» Testo del documento:
_ _ _ _ _

(Fabio Martini per la Stampa) –
È una curiosa riunione che sfugge a qualsiasi etichettatura. Non è strettamente di «corrente» e tantomeno si può ascrivere al «reggente» del Pd Maurizio Martina. Ma questa mattina, alle 10,30, nell’ attico del Nazereno di solito riservato alla Direzione del Pd, si svolgerà un incontro nel quale alcuni tra i personaggi più influenti che vengono dal mondo Ds (il promotore Gianni Cuperlo, il ministro Andrea Orlando e lo stesso Martina) si confronteranno col ministro dello Sviluppo economico Carlo Calenda, iscritto da pochi giorni al partito e che, col suo profilo liberal e arrembante, si trova già al centro delle attenzioni di tanti.

_ _ _ _ _

» Dati:
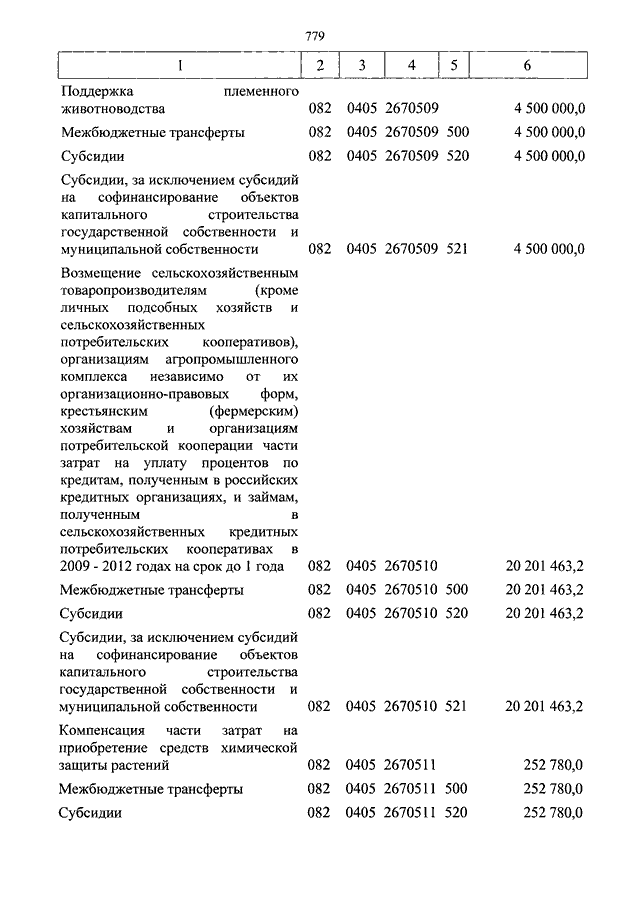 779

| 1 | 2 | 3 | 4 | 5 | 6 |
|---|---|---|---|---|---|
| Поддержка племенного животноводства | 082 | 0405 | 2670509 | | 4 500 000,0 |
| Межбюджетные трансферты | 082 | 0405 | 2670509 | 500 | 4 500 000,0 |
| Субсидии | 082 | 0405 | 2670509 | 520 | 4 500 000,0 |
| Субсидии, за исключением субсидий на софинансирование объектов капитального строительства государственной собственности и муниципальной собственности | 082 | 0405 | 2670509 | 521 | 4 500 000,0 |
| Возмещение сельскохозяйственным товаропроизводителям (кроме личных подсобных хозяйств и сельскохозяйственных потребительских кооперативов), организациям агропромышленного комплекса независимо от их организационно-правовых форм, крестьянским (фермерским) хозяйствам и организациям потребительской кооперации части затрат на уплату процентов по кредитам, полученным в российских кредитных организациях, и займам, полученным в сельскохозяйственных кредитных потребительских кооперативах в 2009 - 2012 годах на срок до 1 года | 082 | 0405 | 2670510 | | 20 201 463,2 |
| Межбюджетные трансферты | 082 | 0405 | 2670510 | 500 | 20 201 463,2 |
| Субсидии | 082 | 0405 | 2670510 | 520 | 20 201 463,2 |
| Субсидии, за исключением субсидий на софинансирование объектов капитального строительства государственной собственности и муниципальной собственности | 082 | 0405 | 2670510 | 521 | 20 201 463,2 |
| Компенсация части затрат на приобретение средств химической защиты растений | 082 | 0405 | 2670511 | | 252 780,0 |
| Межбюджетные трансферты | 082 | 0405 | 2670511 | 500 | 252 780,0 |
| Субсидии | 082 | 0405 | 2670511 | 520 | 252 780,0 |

_ _ _ _ _

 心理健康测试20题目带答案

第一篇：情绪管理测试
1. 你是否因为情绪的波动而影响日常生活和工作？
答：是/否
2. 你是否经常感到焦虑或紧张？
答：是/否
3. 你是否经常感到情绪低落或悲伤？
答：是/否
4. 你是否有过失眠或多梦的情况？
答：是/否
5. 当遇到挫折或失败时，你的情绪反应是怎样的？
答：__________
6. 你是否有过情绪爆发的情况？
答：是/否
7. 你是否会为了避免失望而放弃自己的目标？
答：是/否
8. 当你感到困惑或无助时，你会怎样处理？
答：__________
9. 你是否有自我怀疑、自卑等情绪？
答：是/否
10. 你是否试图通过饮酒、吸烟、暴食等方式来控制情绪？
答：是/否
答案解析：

_ _ _ _ _

» Cosa fare:
- A) Trascrivi dall'articolo sulla riunione del Pd il passo da «(Fabio Martini per» a «attenzioni di tanti.».
- B) Elenca tutti gli esponenti politici nominati nel corpo dell'articolo sulla riunione del Pd.
- C) Prosegui l'articolo sulla riunione del Pd a partire dall'ultima frase riportata.
L'elenco riportato sopra proviene da una fonte diversa dall'articolo.

» Risposte:
- A)
(Fabio Martini per la Stampa) –
È una curiosa riunione che sfugge a qualsiasi etichettatura. Non è strettamente di «corrente» e tantomeno si può ascrivere al «reggente» del Pd Maurizio Martina. Ma questa mattina, alle 10,30, nell’ attico del Nazereno di solito riservato alla Direzione del Pd, si svolgerà un incontro nel quale alcuni tra i personaggi più influenti che vengono dal mondo Ds (il promotore Gianni Cuperlo, il ministro Andrea Orlando e lo stesso Martina) si confronteranno col ministro dello Sviluppo economico Carlo Calenda, iscritto da pochi giorni al partito e che, col suo profilo liberal e arrembante, si trova già al centro delle attenzioni di tanti.

- B) Maurizio Martina, Gianni Cuperlo, Andrea Orlando, Carlo Calenda

- C)
Nel diluvio di retroscena sui giornali che di solito accompagnano l’ escalation di personalità emergenti, di recente è stata attribuita a Calenda l’ ambizione di correre per la segreteria del Pd, una tentazione palesemente prematura che lui ha prontamente smentito. L’ invito rivolto contemporaneamente a Calenda e a Martina sembra alludere a qualcosa di diverso, ad una possibile futura divisione dei compiti: al partito un segretario più identitario e invece in corsa per Palazzo Chigi un personaggio capace di «parlare» ad un elettorato più largo. Si allude già ad un ticket Martina-Calenda?...
Siamo ancora alla stagione dei preliminari, degli assaggi, delle prime mosse per provare a ricostruire un partito ammaccato e dunque non esistono piani già definiti. E infatti Gianni Cuperlo mette le mani avanti: «Dinanzi alla valanga del 4 marzo ripartire dai nomi non aiuta. Non è quello che i tempi ci chiedono.
Non è ciò che serve per rialzarsi dalla sconfitta peggiore della nostra vita». Eppure è proprio Calenda a proporre un indizio in più: «Non so se questo sistema del segretario candidato leader, che è una cosa molto del maggioritario, proseguirà…».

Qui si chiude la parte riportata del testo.